We also send an annual survey seeking updated information from all alumni, not just recent graduates, in hopes of learning how they are progressing on their chosen pathways and what supports they need. This element of data collection has been challenging, as we have not received much information from older alumni. We are investigating alternative means for long-term follow-up, including social networking technology and reunion events.

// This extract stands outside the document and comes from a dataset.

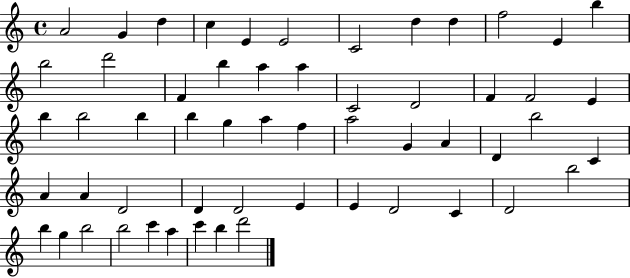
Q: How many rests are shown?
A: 0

What Long-Term Tracking Showed Us

Findings from the first two years of collecting longitudinal data on students have provided evidence that key elements of the Big Picture model are working well. Graduates identify relationships with their advisors at Big Picture schools and learning through experiential internships as central to their success. Students and advisors both assert that the Big Picture model helped them develop motivation, resourcefulness, independence, and communication skills. Some findings mirror national trends in urban education. For instance, students and advisors consistently point to weak mastery of mathematics and problems with quantitative reasoning as an obstacle to achieving post-graduation goals. This finding was no surprise, but it added strength to our impetus to improve this area of instruction. We are now developing a quantitative reasoning program for all our schools.
During the initial year of our longitudinal research, we were surprised to discover that things change for many students in the summer after graduation. College plans were complicated by financial aid concerns. We found that, generally, at least one-third of Big Picture students seriously reconsider their college plans or change their intended college during the summer after graduation. At least one in five decide not to begin college at all. In 2007, for example, close to 100 percent of our seniors were accepted into college, nearly 90 percent stated in spring that they intended to start college the next fall, but only 70 percent were actually enrolled in college come September. We realized that college acceptance may not be enough to guarantee college access, particularly for students who may be the first in their families to pursue higher education.
We responded to this discovery by having transition counselors keep better track of graduates in the summer after graduation. One school, for example, employed counselors beyond their usual 10-month contract to do summer follow-up. This summer, we will be conducting an intervention study with our transition counselor outreach.

Worth the Cost

We believe such longitudinal data gathering should be part of every high school accountability system. Instituting such systems will require enlightened policies, additional resources, and training and support for principals and school faculties. But the current high cost per graduate of such systems could be reduced through scaling up—and we are convinced that the benefits to students will outweigh the costs.
Tracking Big Picture students has shown us that for many students, particularly low-income youth who in the past might not even have considered college, the traditional four years of high school followed by four years of college is not a realistic option. Even when academic readiness is not an issue, the social and economic barriers are formidable. The trajectory Mary followed in the opening anecdote—tacking between learning and work as she pursued career goals—is likely to become even more common. Schools must follow all their "Marys" to help them achieve success in life as well as in school.
References

Sedlacek, W. E. (2004). Beyond the big test: Non-cognitive assessment in higher education. San Francisco: Jossey-Bass.

Tinto, V. (1993). Leaving college: Rethinking the causes and cures of student attrition. Chicago: University of Chicago Press.

End Notes

1 The James Irvine, Lumina, and Bill and Melinda Gates foundations provided support for developing this database.